When we read data from our fish finder, we usually imagine that the information we see on our screen is all happening directly under our sonar. So, if we see a fish on the screen, we think it must be exactly underneath our sonar. In reality, the readings we see are taken from a wider area underneath our sonar. And even more importantly, the sonar receives data from a wider and wider area, the deeper you scan. This is all because sonars scan in cones.
SONAR stands for SOund NAvigation Ranging. A sonar device sends pulses of sound waves down through the water. When these pulses hit objects like fish, vegetation or the bottom, they are reflected back to the surface. The sonar device measures how long it takes for the sound wave to travel down, hit an object and then bounce back up. It’s the same echo-location system bats and dolphins use. This information enables the device to judge the depth of the object it reflected off. It also measures the strength of the returning pulse – the harder the objects, the stronger the return pulse.

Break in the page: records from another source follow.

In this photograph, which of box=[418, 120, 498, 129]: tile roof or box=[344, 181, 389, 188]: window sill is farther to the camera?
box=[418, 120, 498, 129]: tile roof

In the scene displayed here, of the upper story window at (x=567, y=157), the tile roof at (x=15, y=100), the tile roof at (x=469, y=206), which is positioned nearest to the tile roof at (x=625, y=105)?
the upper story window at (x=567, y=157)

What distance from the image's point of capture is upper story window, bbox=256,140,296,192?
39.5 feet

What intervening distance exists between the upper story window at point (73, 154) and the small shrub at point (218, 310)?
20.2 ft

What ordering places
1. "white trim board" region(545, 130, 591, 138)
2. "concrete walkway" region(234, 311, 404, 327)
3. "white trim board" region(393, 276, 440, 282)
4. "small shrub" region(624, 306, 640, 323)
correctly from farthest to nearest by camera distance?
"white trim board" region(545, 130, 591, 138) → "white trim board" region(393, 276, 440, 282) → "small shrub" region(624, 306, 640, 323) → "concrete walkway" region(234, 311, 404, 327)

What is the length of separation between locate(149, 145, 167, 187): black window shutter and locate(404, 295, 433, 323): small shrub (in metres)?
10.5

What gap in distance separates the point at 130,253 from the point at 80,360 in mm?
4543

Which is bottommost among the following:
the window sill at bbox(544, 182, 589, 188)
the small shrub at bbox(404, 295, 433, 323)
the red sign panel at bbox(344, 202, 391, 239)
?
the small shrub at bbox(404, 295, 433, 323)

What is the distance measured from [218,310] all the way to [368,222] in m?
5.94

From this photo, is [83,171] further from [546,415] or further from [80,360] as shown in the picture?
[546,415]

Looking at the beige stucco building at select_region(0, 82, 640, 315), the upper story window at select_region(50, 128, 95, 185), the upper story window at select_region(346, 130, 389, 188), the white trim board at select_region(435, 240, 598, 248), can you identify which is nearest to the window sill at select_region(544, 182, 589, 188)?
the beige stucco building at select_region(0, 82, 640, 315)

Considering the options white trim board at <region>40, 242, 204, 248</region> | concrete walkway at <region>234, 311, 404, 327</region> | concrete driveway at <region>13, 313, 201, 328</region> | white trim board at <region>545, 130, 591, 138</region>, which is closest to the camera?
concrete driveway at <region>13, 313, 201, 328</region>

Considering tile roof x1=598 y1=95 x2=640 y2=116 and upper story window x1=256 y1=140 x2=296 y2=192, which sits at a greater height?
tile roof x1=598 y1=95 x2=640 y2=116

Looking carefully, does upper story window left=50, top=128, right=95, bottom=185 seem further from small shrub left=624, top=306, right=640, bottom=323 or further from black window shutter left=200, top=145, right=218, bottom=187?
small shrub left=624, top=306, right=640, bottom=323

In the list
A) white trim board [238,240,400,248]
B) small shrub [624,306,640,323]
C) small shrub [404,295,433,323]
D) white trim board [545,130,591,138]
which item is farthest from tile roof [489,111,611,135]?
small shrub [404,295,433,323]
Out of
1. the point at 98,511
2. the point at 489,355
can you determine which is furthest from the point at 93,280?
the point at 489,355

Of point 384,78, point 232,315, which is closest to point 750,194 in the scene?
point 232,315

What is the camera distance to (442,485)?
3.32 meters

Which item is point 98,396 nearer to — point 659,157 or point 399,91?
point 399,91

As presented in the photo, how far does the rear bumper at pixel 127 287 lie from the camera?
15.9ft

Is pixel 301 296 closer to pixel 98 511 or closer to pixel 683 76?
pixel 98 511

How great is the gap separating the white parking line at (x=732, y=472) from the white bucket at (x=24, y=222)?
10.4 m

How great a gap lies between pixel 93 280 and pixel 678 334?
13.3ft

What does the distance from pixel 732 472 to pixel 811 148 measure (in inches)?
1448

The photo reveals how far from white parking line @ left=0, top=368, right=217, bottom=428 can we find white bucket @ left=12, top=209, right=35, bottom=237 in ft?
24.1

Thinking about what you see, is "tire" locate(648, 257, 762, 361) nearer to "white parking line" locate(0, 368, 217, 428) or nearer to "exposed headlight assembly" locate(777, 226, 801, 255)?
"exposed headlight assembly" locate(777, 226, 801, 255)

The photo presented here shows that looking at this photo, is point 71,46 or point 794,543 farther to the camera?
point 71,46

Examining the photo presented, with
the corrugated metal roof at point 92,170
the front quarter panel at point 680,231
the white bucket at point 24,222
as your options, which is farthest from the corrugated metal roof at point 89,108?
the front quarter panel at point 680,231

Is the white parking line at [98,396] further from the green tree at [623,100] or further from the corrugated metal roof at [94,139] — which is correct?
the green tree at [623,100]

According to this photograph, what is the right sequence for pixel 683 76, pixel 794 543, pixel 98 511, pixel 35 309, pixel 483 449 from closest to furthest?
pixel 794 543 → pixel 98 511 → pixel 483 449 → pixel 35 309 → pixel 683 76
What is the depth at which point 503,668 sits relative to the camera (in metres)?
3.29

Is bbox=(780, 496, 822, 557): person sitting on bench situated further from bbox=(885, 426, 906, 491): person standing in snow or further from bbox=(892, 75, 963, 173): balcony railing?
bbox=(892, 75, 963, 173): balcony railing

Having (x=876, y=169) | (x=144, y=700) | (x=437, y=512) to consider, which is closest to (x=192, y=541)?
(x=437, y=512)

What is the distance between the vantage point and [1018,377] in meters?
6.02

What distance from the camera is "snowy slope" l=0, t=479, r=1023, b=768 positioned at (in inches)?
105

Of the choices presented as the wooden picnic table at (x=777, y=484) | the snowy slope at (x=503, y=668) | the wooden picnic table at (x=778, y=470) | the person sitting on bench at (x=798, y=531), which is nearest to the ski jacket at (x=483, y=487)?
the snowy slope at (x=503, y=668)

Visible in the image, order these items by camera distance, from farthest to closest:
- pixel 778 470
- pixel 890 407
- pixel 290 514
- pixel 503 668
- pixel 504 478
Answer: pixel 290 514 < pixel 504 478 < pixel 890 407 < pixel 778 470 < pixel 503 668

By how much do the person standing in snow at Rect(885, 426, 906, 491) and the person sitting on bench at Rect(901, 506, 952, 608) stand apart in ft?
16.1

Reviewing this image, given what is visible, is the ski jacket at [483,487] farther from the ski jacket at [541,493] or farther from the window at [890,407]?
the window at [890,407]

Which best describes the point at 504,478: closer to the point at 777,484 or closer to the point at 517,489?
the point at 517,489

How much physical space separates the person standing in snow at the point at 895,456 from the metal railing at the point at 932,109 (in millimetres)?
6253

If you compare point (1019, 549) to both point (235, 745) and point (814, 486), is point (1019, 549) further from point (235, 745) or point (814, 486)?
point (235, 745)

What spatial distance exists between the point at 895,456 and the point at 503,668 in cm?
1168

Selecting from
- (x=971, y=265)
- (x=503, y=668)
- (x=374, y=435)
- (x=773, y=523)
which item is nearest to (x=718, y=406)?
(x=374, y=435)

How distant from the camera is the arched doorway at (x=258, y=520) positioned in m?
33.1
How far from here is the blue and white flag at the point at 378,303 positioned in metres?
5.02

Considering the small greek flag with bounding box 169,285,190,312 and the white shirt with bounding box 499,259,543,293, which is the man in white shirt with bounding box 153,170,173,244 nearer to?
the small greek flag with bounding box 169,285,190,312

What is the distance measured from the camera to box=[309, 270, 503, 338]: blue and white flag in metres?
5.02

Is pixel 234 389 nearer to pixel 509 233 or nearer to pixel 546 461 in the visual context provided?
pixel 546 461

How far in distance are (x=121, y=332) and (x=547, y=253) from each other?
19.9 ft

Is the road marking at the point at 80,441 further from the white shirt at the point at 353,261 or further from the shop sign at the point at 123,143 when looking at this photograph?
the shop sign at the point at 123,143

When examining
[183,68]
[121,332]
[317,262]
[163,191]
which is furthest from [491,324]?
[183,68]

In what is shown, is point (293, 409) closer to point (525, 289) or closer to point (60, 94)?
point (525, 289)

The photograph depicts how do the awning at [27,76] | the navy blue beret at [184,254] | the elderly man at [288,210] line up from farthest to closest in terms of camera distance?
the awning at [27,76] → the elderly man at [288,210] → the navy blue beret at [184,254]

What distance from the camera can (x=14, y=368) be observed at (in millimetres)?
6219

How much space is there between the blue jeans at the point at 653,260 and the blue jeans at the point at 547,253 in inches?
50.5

Once a returning pulse is received, another one is sent out. Because sound waves travel at roughly one mile a second in water, sonars can send multiple pulses per second. The Deeper PRO, Deeper PRO+, Deeper PRO+ 2, and Deeper CHIRP 2 send 15 pulses per second. The returning sound pulses are converted into electrical signals and then displayed, showing anglers the depth and hardness of the bottom and any objects in between.